Deutsche Bank and HSBC led on Colombia’s $1.6 billion BBB/Baa3 transaction, which priced at 142 basis points over treasuries after attracting more than $6 billion in demand, tightening from early talk of US treasuries plus 165bp and guidance of 150bp. On the same day, Deutsche led a $2.5 billion deal (with Itaú BBA and JPMorgan) for BNDES in two tranches: $1.25 billion of three-year notes that priced at US treasuries plus 275bp and $1.25 billion of 2023s priced at US treasuries plus 300bp. The deal attracted total orders of $12 billion despite pricing tightly because investors saw a good pick-up over the Brazilian sovereign.

The new-issue premium of these two deals was around 9bp or 10bp and despite the large levels of liquidity, bankers say the days of doing deals with essentially no new-issue premiums have gone. "New-issue premium has increased – it used to be non-existent, but now they can be around 25bp and 50bp – depending on the credit and the deal," says a DCM banker, who points to the $49 billion Verizon deal, which paid 100bp new-issue premium to lock in today’s interest rates.

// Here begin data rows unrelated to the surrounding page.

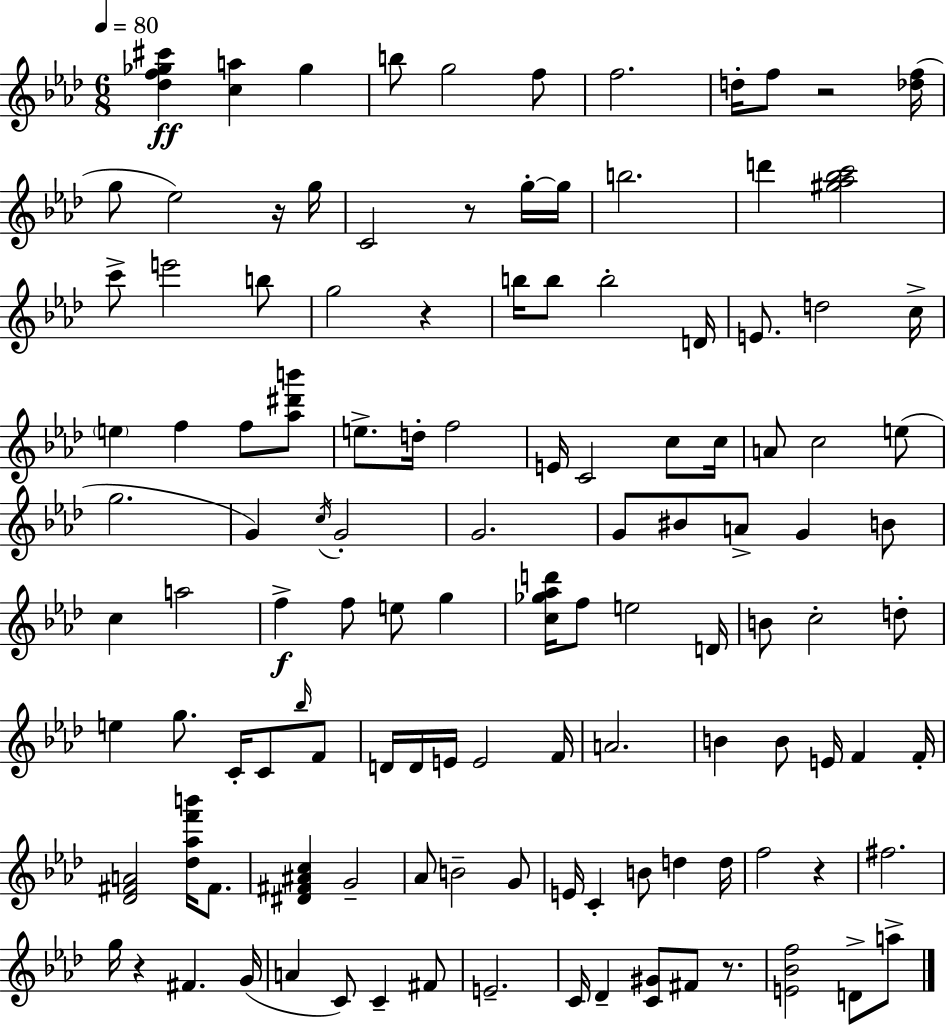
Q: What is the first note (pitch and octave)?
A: Gb5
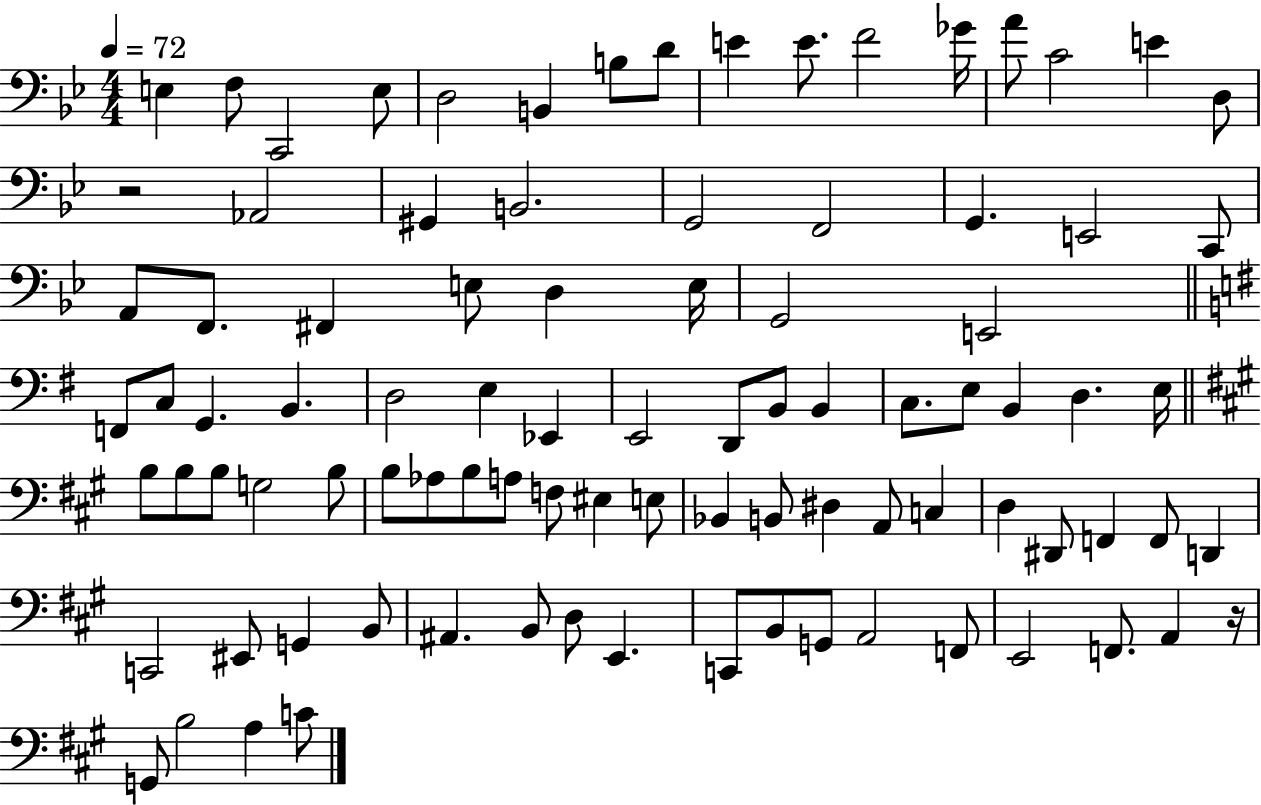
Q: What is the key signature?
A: BES major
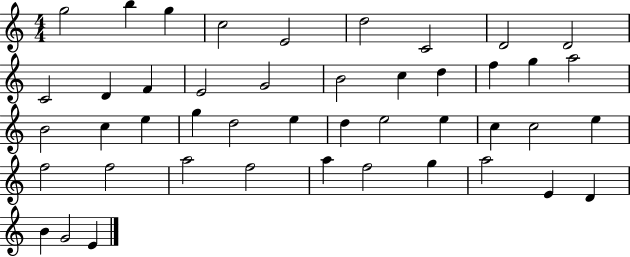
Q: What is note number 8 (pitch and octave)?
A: D4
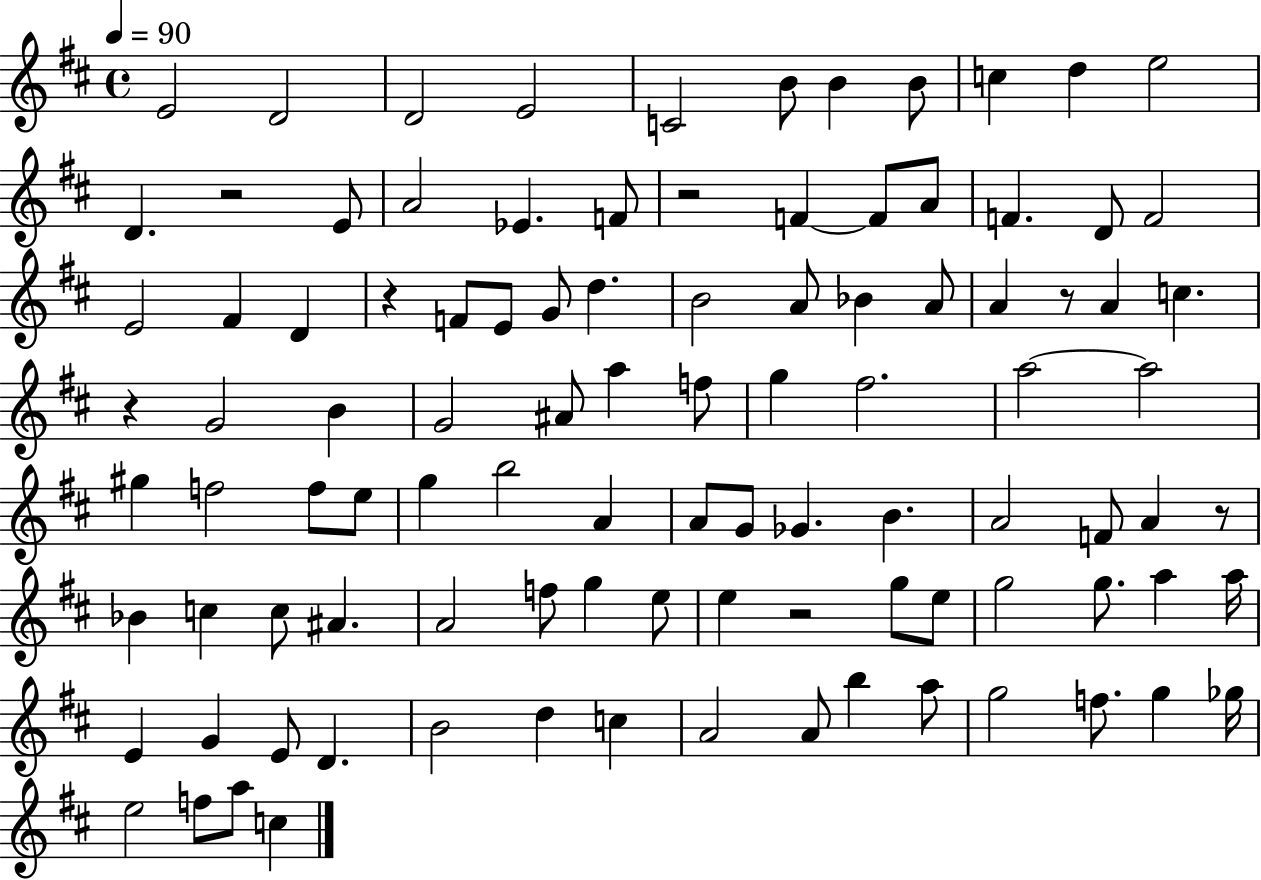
X:1
T:Untitled
M:4/4
L:1/4
K:D
E2 D2 D2 E2 C2 B/2 B B/2 c d e2 D z2 E/2 A2 _E F/2 z2 F F/2 A/2 F D/2 F2 E2 ^F D z F/2 E/2 G/2 d B2 A/2 _B A/2 A z/2 A c z G2 B G2 ^A/2 a f/2 g ^f2 a2 a2 ^g f2 f/2 e/2 g b2 A A/2 G/2 _G B A2 F/2 A z/2 _B c c/2 ^A A2 f/2 g e/2 e z2 g/2 e/2 g2 g/2 a a/4 E G E/2 D B2 d c A2 A/2 b a/2 g2 f/2 g _g/4 e2 f/2 a/2 c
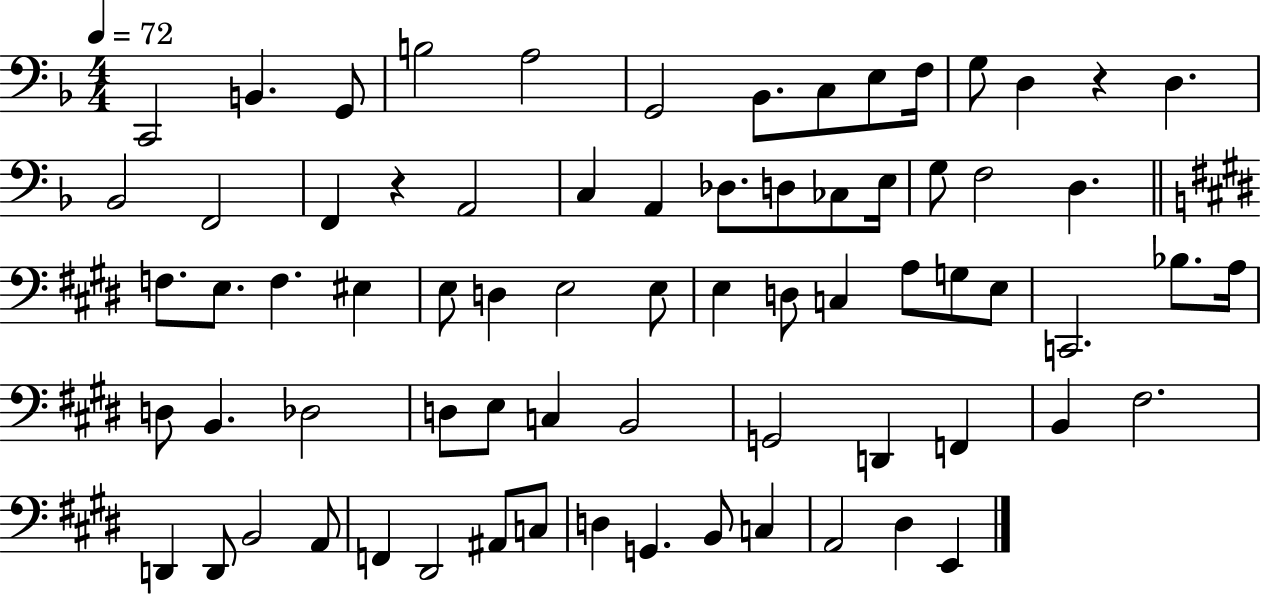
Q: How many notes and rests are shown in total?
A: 72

The Mexican sovereign (UMS) came to market a week after the Fed’s announcement to create a large $3.9 billion 10-year benchmark. The deal was in part to fund a tender offer on the issuer’s outstanding 2015s, 2017s, 2019s and 2020s, which combined are worth about $10 billion. UMS was seeking about $1.5 billion in fresh money and wanted to create a 2023 benchmark of between $3 billion and $4 billion, so the tender offer was calibrated to attract about $2 billion of demand from the holders of the shorter-term paper. The tender and the 2023 transactions were conducted consecutively and had a fixed deadline within 24 hours.

Mexico paid a new-issue premium of between 15bp and 20bp, but the sovereign was keen to create a bigger benchmark, extend its sovereign maturity profile and lower the overall financing cost. Alejandro Díaz de León Carrilo, deputy undersecretary for public credit, says the sovereign had been observing the market and decided conditions created the opportunity to do a "large and meaningful" transaction that had been planned for months. He says: "There had been a lot of anxiety and volatility in the last few months and there was a lot of expectation about the Fed decision. Our view was that, given the tightening of the financial conditions that had already taken place in the US in a short space of time, we expected that [the Fed] would provide some support for fixed income. They did even more than we expected, and this confirmed that the transaction was well suited to today’s environment."